▶ Goal
Can you switch "large green tree" to "big green tree" in the data from the line holding "What is the distance from the" through the end of the data, inclusive, and give back only those lines with nothing else changed?

▶ Information shown
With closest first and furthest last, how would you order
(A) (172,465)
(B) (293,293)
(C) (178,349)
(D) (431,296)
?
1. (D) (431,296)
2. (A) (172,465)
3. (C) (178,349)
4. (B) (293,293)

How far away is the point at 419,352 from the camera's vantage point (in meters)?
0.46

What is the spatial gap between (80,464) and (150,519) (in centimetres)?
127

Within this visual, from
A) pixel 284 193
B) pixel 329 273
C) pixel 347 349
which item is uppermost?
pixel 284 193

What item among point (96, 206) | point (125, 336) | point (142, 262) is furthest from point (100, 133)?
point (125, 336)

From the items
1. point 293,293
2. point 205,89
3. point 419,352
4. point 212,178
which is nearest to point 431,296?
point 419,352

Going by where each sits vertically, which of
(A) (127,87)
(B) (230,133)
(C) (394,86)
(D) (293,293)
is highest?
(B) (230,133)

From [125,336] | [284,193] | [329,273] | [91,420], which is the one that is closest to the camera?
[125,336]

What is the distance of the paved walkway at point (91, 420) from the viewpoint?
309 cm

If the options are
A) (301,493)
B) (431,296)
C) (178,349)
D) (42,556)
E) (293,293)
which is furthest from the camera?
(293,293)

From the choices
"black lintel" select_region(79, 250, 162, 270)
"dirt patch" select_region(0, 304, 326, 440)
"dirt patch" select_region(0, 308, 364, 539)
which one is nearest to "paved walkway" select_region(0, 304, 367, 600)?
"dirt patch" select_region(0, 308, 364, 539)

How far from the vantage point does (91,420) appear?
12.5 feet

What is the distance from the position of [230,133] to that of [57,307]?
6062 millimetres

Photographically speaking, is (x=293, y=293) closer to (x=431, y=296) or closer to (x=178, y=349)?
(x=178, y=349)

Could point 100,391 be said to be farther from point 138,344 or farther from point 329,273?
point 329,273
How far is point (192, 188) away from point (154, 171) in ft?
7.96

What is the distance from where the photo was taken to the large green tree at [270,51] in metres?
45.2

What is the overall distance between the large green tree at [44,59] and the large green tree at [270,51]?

▶ Exercise output
What is the distance from the position of [230,133] to that of [57,307]?
6062 millimetres

Photographically speaking, is (x=293, y=293) closer to (x=431, y=296) or closer to (x=178, y=349)?
(x=178, y=349)

Could point 100,391 be said to be farther from point 138,344 or farther from point 329,273?
point 329,273
How far is point (192, 188) away from point (154, 171) in ft?
7.96

What is the distance from where the photo was taken to the big green tree at [270,51] in metres?
45.2

What is the overall distance between the big green tree at [44,59] and the big green tree at [270,51]?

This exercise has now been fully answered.